20)       To assist in the determination of two of the admissibility criteria specified in the Schedule, namely, (1) whether 10% of the workers in the proposed bargaining unit are members of the Union (paragraph 36(1)(a)) and (2) whether a majority of the workers in the proposed bargaining unit would be likely to favour recognition of the Union as entitled to conduct collective bargaining on behalf of the bargaining unit (paragraph 36(1)(b)), the Panel proposed an independent check of the level of union membership and support within the proposed bargaining unit. It was agreed with the parties that the Employer would supply to the Case Manager a list of the names, dates of birth and job titles of workers within the proposed bargaining unit, and that the Union would supply to the Case Manager a list of its paid-up members within that unit, including their full names and dates of birth, and a copy of the petition in support of recognition mentioned in its application. It was explicitly agreed with both parties that, to preserve confidentiality, the names of the employees and members within the bargaining unit and the petition would not be copied to the other party and that agreement was confirmed in a letter dated 25 February 2026 from the Case Manager to both parties. 

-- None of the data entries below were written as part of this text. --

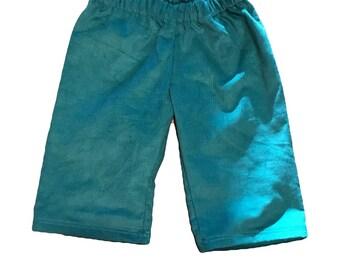 Boys 3t teal corduroy Shorts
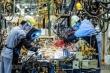 EVFTA bắt đầu có hiệu lực: Kỳ vọng vực dậy kinh tế Việt Nam giữa COVID-19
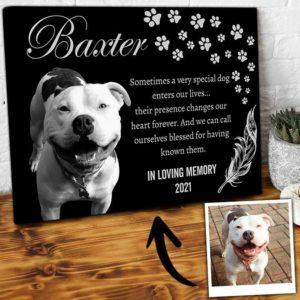 CAVA-U-Dog-SpecDog-Dog-1 @ Special Dog-Personalized Dog Loss Gift. Custom Dog Memorial Gift. Dog Portrait Pet Portrait Canvas Print. Pet Loss Dog Passing Gift For Dog Lover.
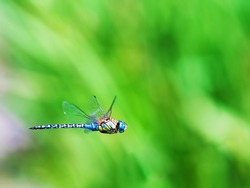 Flying blue dragonfly with green grass in the background. Closeup blue dragonfly in  flight and blurred natural background
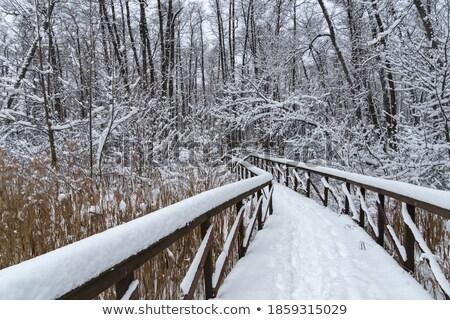 śniegu · drzew · lasu · słoneczny · zimą - zdjęcia stock © chesterf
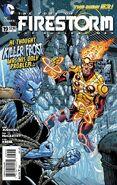Fury of Firestorm Vol 1 19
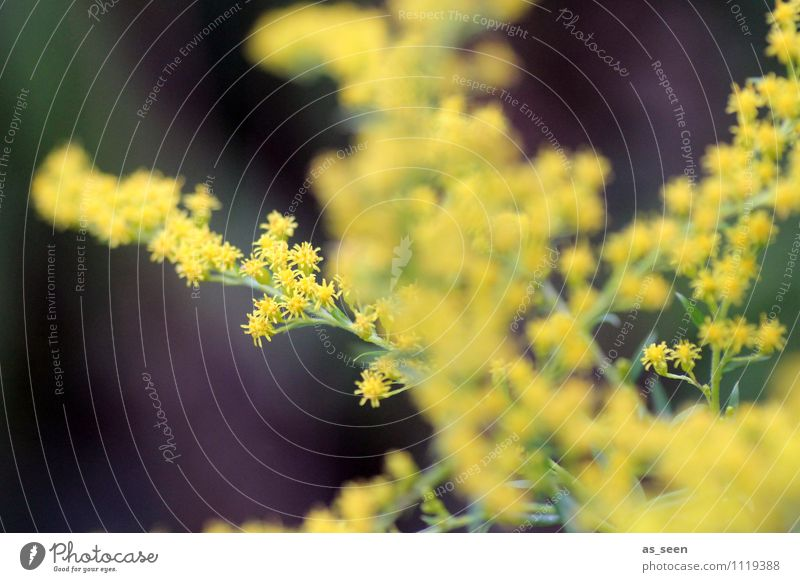 Nature Plant Beautiful Colour Summer Joy Yellow Life Autumn Spring Blossom Natural Healthy Gray Garden Brown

21)       The Union provided a membership list by way of a spreadsheet containing the details of 32 individuals and a petition with 57 signatures. In its covering email the Union stated ‘The petition verified the authenticity of signatories by requiring that they provide a signature. The PDFs of which I will include in a further password protected email’. The pdfs took the form of a single A4 sheet for each signatory with the Unite logo and carried the following proposition:

The Cochrane Collaboration - Petition in Support of Union Recognition.

Unite the Union is asking your employer to recognise it for collective bargaining. We have to show the Central Arbitration Committee that a majority of workers favour our application. If you want your employer to recognise Unite for collective bargaining, please sign the petition.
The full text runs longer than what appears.